If he had been murdered. I still wasn’t sure if Logan was right. But as I got up from the café table, the knowledge gripped me like never before.

I wouldn’t be able to get the possibility out of my head until I’d seen definitive proof that it was or wasn’t true. I had to join the Vigil’s investigation and find out what really happened. If nothing else, I owed it to Dad.

CHAPTERFIVE

Madelyn

It was unnerving how much the vibe had shifted in the Vigil’s office. This was the first time I’d joined them since the mess at the warehouse, and it felt as if I’d never set foot in the room before.
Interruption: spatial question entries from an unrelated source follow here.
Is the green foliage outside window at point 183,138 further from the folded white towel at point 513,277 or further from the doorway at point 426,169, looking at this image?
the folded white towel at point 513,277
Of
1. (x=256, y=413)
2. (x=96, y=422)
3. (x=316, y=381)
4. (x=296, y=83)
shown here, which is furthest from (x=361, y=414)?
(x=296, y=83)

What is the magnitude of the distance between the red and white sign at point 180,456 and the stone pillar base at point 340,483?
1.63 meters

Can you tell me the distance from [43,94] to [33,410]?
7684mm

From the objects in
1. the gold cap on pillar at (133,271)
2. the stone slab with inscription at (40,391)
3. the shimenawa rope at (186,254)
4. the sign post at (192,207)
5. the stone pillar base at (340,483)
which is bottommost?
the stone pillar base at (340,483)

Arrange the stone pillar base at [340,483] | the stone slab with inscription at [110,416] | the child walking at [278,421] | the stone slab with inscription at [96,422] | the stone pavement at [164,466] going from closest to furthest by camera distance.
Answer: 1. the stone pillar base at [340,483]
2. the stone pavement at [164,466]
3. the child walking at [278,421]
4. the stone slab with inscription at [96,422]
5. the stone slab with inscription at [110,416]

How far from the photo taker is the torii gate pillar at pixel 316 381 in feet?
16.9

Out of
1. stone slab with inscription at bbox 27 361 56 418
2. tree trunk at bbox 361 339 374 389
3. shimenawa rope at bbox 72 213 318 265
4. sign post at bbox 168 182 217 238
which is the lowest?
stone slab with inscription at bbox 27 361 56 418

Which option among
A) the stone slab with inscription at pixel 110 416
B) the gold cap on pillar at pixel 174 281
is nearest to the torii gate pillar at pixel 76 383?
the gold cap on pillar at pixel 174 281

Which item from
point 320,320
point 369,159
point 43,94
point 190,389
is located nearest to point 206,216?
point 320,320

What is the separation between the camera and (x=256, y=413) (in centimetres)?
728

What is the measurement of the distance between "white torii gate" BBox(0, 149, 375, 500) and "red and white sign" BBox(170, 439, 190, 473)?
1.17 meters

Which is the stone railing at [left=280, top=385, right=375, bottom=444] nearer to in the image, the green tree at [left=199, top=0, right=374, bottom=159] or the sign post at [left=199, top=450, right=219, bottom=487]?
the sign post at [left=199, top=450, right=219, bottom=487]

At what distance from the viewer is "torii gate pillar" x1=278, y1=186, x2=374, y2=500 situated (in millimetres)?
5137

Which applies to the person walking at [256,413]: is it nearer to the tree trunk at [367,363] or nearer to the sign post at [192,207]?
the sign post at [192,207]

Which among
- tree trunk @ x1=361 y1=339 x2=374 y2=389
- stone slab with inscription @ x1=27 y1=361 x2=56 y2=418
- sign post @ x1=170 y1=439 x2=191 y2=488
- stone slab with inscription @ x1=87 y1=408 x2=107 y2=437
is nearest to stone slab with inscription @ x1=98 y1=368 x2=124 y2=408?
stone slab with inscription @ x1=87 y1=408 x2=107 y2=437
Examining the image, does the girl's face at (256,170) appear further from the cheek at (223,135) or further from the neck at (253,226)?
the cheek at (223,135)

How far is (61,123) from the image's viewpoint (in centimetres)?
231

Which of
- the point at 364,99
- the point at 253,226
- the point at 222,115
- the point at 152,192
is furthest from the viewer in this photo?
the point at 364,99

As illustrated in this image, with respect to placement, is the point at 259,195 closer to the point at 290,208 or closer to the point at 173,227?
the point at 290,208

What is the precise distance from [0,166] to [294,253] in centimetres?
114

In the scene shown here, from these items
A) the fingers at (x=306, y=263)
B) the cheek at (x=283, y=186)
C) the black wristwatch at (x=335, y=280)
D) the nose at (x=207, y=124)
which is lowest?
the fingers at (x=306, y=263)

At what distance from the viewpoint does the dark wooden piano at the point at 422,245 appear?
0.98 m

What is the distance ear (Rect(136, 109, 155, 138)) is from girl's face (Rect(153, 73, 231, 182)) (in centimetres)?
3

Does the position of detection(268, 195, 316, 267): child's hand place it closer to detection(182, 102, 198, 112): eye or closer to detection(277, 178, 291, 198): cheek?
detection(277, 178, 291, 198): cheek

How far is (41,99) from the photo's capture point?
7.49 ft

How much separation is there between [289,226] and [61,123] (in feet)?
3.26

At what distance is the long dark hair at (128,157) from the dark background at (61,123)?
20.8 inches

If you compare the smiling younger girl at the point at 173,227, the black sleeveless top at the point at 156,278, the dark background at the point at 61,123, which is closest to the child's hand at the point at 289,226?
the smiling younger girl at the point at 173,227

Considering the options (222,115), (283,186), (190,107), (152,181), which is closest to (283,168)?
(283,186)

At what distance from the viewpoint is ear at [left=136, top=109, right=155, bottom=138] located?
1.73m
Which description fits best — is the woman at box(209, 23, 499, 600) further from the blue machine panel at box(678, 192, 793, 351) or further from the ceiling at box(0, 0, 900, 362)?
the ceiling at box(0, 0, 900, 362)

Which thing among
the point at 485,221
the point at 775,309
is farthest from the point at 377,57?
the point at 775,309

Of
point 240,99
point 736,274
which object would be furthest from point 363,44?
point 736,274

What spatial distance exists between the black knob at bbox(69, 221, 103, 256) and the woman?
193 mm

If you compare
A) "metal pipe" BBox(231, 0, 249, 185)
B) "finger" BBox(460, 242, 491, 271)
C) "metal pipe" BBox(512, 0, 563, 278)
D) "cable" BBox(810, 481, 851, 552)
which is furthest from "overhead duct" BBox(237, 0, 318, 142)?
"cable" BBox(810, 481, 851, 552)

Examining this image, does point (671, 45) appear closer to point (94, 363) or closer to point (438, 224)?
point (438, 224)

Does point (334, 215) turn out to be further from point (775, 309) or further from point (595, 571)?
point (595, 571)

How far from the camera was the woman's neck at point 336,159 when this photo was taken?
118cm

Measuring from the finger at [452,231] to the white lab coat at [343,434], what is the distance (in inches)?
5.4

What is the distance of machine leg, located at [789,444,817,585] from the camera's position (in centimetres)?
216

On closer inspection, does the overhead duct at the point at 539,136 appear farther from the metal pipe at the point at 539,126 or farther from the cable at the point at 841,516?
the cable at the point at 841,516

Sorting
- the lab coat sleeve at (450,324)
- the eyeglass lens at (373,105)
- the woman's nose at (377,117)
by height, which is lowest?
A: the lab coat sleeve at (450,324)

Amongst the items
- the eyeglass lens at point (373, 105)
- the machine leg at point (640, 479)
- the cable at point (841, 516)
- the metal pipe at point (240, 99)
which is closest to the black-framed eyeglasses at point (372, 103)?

The change wasn’t all bad. Logan had nodded to me as I’d come in with a wary glance but none of his previous hostility and sounded almost friendly when he’d asked how I was doing. Slade had dragged me over to the table in the middle of the room to sit next to him, his leg resting against mine with a companionable sort of intimacy that reminded me of our library hookup without being in any way obscene. My presence seemed to be accepted and even welcomed for once instead of an intrusion.

But the atmosphere in the room had darkened as if a storm cloud hung over the space. Every look that passed between the guys and every comment they exchanged held an ominous import that I’d never been aware of before.